• **Task objective**
What appears in the data must be reproduced exactly.

• **Data to process**

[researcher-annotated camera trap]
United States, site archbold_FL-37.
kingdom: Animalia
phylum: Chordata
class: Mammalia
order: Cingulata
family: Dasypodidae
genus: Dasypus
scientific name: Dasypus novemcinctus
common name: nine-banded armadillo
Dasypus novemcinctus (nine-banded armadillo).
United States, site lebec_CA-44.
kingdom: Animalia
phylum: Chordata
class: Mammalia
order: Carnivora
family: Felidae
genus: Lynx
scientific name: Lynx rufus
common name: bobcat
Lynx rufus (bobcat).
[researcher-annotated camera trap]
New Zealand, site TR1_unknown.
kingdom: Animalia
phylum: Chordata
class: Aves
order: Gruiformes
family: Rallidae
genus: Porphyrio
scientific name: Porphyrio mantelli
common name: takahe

• **Result of this task**
[researcher-annotated camera trap]
United States, site archbold_FL-37.
kingdom: Animalia
phylum: Chordata
class: Mammalia
order: Cingulata
family: Dasypodidae
genus: Dasypus
scientific name: Dasypus novemcinctus
common name: nine-banded armadillo
Dasypus novemcinctus (nine-banded armadillo).
United States, site lebec_CA-44.
kingdom: Animalia
phylum: Chordata
class: Mammalia
order: Carnivora
family: Felidae
genus: Lynx
scientific name: Lynx rufus
common name: bobcat
Lynx rufus (bobcat).
[researcher-annotated camera trap]
New Zealand, site TR1_unknown.
kingdom: Animalia
phylum: Chordata
class: Aves
order: Gruiformes
family: Rallidae
genus: Porphyrio
scientific name: Porphyrio mantelli
common name: takahe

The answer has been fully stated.